1902 Encyclopedia > Napoleon I > Early Life of Napoleon

Early Life of Napoleon




The family Bonaparte (written by Napoleon’s father and by himself down to 1796 Bounaparte, though the other spelling occurs in early Italian documents) was of Tuscan origin. A branch of it was settled in Corsica at least as early as the 16th century, from which time the Bonapartes appear as influential citizens of Ajaccio. They had an ancient title of nobility from the Genoese republic, and Napoleon’s grandfather obtained letters of nobility also from the grand-duke of Tuscany. They had therefore the right to sign De Buonaparte, but ordinarily dropped the preposition of honor. Charles Marie de Buonaparte (born in 1746, studied law at the university of Pisa, where he took his doctro’s degree in 1769) married at the age of eighteen Letitia Ramolino, who was not quite fifteen. The lady had beauty, but apparently neither rank nor wealth. In the children of this marriage the father, a somewhat indolent Italian gentleman with a certain taste for literature, seems traceable in Joseph, Jerome, and partly also in Lucien; the energy of which Lucien had a share, which caroline also displayed, and which astonished the world in Napoleon, seems attributable to the Corsican blood of the mother. Thirteen children were born, of who eight grew up. The list is follows: - Joseph king, first of naples, then of Spain), Napoleon, Lucien, Eliza (Princess Bacciochi), Pauline (married, first to General Leclerc, afterwards to Prince Borghese), Caroline (married to Murat, became queen of Naples), Louis (king of Holland), Jerome (king of Westphalia). Of these the eldest was born in 1768, the youngest in 1784. See Bonaparte.

Besides his brothers and sisters, Napoleon raised to importance Joseph Fesch, half-brother of his mother, a Swiss on the father’s side, who was afterwards known to the world as Cardinal Fesch.
——
**TASK SET**:
• a. Answer these from the passage on Napoleon's early life:
(i) At which university did Charles Marie de Buonaparte study law?
(ii) Whom did Caroline marry?
(iii) What title was Joseph Fesch later known by?
• b. In the passage on Napoleon's early life, retype the stretch from "Besides his brothers" through "as Cardinal Fesch.".

**RECORDED DATA**:
——
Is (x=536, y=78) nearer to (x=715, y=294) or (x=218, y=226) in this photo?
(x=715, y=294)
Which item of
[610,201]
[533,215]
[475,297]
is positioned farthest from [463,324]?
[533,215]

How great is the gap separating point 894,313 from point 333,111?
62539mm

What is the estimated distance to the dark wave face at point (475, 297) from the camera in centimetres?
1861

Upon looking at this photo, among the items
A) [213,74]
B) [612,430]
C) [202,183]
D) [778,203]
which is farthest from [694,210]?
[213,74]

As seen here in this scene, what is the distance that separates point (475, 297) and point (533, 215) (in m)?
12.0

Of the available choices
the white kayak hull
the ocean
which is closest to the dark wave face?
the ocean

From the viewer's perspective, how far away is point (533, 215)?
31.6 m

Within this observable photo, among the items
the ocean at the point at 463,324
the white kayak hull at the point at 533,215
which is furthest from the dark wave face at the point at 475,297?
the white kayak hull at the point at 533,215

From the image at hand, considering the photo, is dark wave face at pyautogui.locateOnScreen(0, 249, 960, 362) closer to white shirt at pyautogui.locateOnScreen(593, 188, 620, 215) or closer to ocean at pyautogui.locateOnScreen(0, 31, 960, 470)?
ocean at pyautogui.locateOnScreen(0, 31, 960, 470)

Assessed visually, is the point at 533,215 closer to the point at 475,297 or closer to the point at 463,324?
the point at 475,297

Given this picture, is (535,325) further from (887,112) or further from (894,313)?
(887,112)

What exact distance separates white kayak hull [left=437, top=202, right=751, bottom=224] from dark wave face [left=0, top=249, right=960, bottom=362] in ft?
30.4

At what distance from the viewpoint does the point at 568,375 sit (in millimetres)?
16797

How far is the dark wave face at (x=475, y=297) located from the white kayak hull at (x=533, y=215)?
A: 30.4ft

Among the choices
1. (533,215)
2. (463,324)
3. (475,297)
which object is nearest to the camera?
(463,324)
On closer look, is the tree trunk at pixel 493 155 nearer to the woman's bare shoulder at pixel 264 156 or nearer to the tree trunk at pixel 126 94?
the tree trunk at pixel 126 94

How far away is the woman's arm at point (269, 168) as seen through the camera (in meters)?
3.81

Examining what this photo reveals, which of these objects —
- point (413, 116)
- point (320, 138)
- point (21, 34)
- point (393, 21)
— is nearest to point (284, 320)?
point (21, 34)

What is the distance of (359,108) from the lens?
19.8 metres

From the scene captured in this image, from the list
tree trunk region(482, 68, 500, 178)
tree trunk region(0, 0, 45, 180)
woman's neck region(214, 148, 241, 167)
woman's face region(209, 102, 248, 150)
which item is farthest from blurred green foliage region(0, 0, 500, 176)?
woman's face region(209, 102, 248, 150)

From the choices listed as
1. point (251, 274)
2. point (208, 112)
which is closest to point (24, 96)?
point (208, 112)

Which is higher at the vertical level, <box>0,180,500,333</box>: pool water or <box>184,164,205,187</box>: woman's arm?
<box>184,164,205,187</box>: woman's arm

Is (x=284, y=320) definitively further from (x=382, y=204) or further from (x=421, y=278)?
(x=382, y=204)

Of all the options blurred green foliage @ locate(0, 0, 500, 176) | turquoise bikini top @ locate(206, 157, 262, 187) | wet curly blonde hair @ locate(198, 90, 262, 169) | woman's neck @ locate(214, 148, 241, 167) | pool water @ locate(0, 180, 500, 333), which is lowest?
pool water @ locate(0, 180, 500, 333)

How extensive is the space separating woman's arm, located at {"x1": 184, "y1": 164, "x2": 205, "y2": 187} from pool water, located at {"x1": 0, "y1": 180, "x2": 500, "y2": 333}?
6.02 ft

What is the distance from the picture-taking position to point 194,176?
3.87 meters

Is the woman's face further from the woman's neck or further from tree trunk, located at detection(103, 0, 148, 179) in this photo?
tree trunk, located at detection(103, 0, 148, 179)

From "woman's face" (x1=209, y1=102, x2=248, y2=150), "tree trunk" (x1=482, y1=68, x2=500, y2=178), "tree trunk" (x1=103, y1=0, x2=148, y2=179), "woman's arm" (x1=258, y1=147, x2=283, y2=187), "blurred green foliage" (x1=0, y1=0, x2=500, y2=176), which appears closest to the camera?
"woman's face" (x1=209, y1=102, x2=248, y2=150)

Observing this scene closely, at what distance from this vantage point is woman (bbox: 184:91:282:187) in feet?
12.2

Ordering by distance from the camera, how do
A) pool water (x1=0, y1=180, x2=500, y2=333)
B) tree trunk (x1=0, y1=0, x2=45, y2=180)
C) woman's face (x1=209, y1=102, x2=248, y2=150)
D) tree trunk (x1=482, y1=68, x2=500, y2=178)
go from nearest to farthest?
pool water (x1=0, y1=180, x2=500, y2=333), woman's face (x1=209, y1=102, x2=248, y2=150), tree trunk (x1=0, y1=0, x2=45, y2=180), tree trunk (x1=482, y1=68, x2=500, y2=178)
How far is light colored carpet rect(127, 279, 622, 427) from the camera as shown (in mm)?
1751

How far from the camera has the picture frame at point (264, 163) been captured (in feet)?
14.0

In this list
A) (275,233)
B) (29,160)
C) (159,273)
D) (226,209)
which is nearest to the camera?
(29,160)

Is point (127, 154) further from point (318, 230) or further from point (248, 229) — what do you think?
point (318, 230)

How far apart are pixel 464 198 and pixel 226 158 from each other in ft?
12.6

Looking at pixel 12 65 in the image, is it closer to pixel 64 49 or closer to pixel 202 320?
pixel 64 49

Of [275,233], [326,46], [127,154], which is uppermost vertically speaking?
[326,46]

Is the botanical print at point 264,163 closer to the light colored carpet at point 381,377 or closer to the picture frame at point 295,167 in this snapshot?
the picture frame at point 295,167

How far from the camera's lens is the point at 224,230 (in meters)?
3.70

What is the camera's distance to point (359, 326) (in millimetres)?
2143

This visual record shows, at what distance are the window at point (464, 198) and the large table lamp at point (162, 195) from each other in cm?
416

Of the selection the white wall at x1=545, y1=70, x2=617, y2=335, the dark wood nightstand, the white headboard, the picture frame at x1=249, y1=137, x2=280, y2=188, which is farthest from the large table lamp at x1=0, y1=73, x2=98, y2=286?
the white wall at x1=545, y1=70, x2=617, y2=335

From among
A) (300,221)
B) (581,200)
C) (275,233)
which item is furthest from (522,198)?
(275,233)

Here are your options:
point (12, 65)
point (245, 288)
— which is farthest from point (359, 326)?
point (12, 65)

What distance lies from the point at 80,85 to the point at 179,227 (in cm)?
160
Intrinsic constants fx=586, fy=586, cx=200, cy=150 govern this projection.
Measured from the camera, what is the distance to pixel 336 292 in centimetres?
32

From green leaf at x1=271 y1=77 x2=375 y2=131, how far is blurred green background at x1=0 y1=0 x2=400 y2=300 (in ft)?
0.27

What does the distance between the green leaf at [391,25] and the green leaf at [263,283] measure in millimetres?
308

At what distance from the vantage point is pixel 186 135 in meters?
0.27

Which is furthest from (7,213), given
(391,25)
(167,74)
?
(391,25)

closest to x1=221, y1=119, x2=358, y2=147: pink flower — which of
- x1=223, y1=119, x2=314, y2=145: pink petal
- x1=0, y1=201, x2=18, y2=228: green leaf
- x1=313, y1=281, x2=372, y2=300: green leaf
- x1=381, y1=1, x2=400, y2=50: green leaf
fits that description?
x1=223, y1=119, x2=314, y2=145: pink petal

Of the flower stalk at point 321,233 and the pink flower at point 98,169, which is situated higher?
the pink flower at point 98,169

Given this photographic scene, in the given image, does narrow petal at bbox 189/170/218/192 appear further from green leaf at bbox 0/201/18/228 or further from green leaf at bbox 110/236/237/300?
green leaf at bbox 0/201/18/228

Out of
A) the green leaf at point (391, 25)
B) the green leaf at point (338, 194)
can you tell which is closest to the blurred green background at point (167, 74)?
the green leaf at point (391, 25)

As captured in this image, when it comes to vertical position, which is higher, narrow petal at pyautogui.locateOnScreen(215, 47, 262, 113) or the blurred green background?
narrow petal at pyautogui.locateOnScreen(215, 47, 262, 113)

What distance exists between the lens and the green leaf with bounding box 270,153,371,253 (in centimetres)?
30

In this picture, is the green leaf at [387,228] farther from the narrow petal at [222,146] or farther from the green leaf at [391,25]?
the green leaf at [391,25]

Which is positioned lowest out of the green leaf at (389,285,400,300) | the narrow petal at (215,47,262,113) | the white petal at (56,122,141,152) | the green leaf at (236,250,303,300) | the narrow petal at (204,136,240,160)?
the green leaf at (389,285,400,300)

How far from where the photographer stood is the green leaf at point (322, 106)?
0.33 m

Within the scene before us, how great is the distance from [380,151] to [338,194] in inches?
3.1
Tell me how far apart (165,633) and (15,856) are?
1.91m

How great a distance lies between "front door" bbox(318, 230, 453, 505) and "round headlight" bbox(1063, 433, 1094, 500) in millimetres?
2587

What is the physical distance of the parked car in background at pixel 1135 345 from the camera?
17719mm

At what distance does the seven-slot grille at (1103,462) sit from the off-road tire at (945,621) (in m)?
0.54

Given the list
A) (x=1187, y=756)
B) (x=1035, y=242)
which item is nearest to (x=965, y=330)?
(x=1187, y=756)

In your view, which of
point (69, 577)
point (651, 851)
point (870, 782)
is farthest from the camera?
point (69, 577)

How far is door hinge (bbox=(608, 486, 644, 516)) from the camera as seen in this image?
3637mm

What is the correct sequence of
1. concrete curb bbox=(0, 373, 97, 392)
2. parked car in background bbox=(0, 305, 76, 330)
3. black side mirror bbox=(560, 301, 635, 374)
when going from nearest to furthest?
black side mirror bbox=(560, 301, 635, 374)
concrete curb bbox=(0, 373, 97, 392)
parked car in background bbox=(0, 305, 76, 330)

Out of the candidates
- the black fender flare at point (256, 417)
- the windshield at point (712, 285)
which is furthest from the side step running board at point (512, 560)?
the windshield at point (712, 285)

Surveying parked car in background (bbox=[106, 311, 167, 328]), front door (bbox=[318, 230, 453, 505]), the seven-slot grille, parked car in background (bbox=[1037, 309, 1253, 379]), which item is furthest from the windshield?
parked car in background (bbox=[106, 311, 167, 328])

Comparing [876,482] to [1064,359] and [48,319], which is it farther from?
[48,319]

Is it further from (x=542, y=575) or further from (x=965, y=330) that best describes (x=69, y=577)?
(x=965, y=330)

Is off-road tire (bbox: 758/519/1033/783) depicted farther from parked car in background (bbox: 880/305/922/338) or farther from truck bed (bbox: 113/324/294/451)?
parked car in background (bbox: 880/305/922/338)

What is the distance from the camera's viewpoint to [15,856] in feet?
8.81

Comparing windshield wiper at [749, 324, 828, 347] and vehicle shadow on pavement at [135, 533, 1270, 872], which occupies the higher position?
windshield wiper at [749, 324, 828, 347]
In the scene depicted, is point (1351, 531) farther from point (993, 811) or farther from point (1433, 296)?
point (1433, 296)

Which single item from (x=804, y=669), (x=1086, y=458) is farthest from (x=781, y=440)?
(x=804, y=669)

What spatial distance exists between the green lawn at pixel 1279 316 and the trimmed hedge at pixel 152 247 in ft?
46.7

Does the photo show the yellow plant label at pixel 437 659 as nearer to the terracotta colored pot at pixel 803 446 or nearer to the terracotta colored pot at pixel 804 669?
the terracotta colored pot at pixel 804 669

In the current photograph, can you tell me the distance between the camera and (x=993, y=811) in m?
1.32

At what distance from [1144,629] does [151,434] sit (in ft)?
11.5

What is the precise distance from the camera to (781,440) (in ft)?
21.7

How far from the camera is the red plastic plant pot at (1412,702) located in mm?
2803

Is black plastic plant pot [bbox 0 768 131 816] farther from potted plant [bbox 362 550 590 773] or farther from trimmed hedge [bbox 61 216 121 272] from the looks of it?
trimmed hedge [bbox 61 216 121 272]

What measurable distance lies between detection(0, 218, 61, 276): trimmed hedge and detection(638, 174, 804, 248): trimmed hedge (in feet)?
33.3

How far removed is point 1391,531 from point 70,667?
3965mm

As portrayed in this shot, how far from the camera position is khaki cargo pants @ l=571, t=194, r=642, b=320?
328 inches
——
**RESPONSES BY ITEM NUMBER**:
• a.
(i) The university of Pisa
(ii) Murat
(iii) Cardinal Fesch

• b.
Besides his brothers and sisters, Napoleon raised to importance Joseph Fesch, half-brother of his mother, a Swiss on the father’s side, who was afterwards known to the world as Cardinal Fesch.